#### [To do]
[A] According to the passage on federal support for shale production, how many shale gas wells did Mitchell build with government funding?
[B] Copy word for word the portion of the passage on federal support for shale production between "These policy choices" and "in shale production.", inclusive.

#### [Selected excerpt]
Start of Block
These policy choices came from different federal entities with different missions (sometimes, wholly unrelated to energy policy). But they worked together over decades, at times in concert and at times in succession, to help companies overcome the hurdle rate for risky investments in shale production.
Flexible financing incentivized private participation
Direct federal research and development funding, especially by the Eastern Gas Shales Project (EGSP), led to several innovations and industry “firsts” that pioneers like George Mitchell and Harold Hamm built on. As the Breakthrough Institute wrote in 2012, “In the 1980s Mitchell relied on DOE mapping techniques and research to understand the complex geology of tight shale formations.” Furthermore, “technologies like diamond-studded drill bits and microseismic imaging were developed by federal agencies for non-shale applications, demonstrating the clear and present value of publicly-funded basic research.”
Beyond its direct role in innovation, the federal government facilitated private investment so that companies could experiment and perfect techniques. At the early stage, when technological risk is highest, flexible financing arrangements are particularly useful to incentivize private participation (as another example, consider the importance of Other Transaction Authority in the development of SpaceX’s Falcon 9 rocket).
The Eastern Gas Shales project that began in 1976 included funding agreements that offloaded the risk of investment for producers. Mitchell Energy participated in cost-sharing agreements with DOE to drill and core several wells in the Marcellus Shale. Bespoke participation agreements with individual companies are not typical for government funding projects, given concerns about corruption and “picking winners.” But the contracting flexibility to enter into cost-sharing agreements was crucial for the early uptake of private-public participation agreements. As described in the report of one cost-sharing agreement with Mitchell, an explicit objective of the program was to “stimulate interest among commercial gas suppliers in the concept of producing large quantities of gas from low-yield shallow Devonian Shale wells.” And DOE was successful: Mitchell built 35 shale gas wells with government funding.
End of Block
#### [Dataset section]
Start of Block
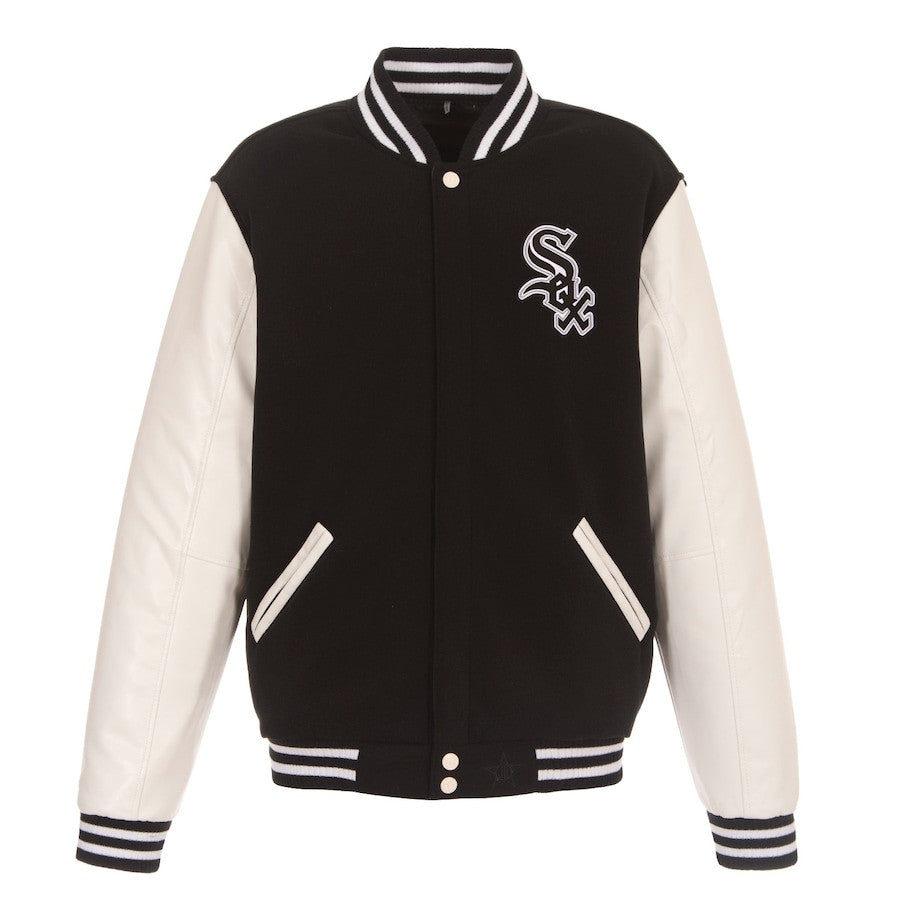 Chicago White Sox Reversible Fleece Full-Snap Jacket - Men's Black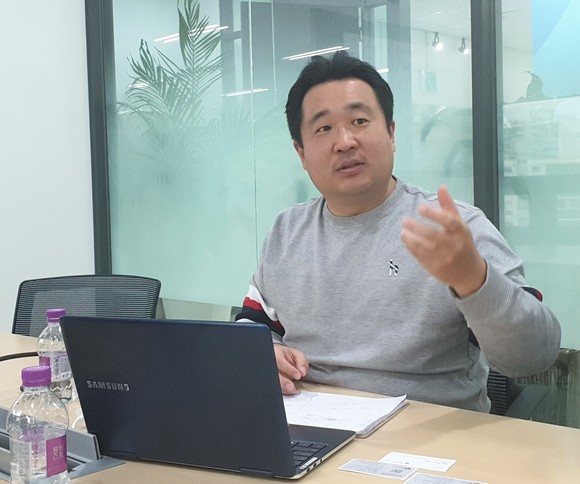 김명진 이노그리드 대표. = 김상준 기자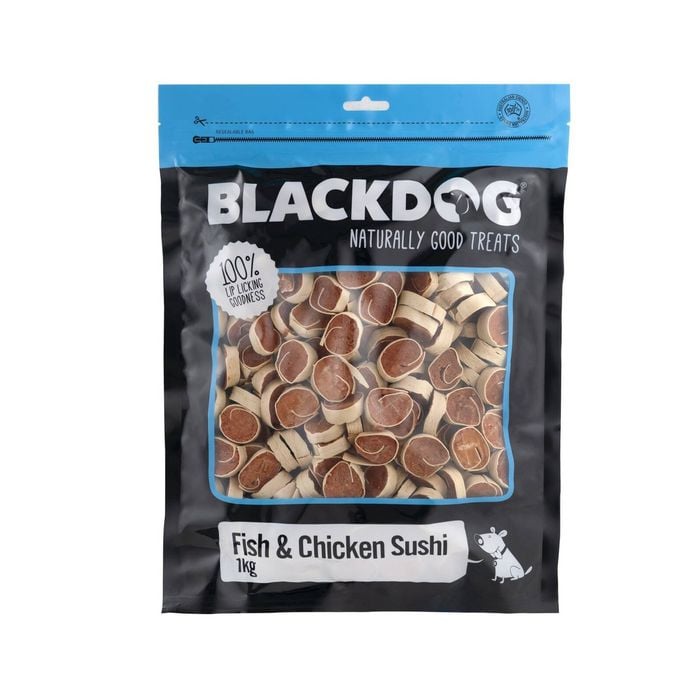 Blackdog Fish & Chicken Sushi Natural Dog Chew Treats 1kg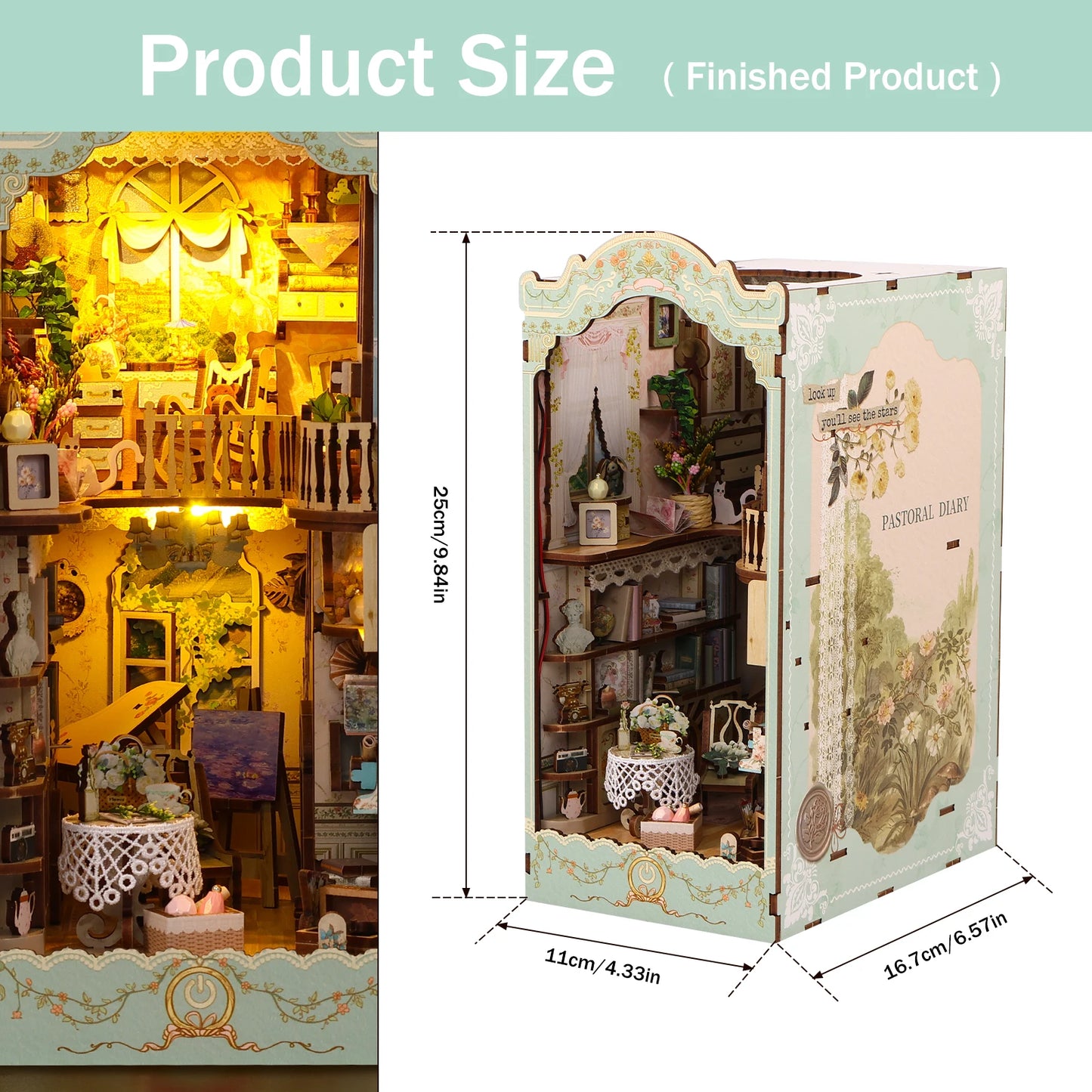 New Book Miniatures Shelf Insert Model Building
End of Block
#### [Answer set]
[A] 35

[B]
These policy choices came from different federal entities with different missions (sometimes, wholly unrelated to energy policy). But they worked together over decades, at times in concert and at times in succession, to help companies overcome the hurdle rate for risky investments in shale production.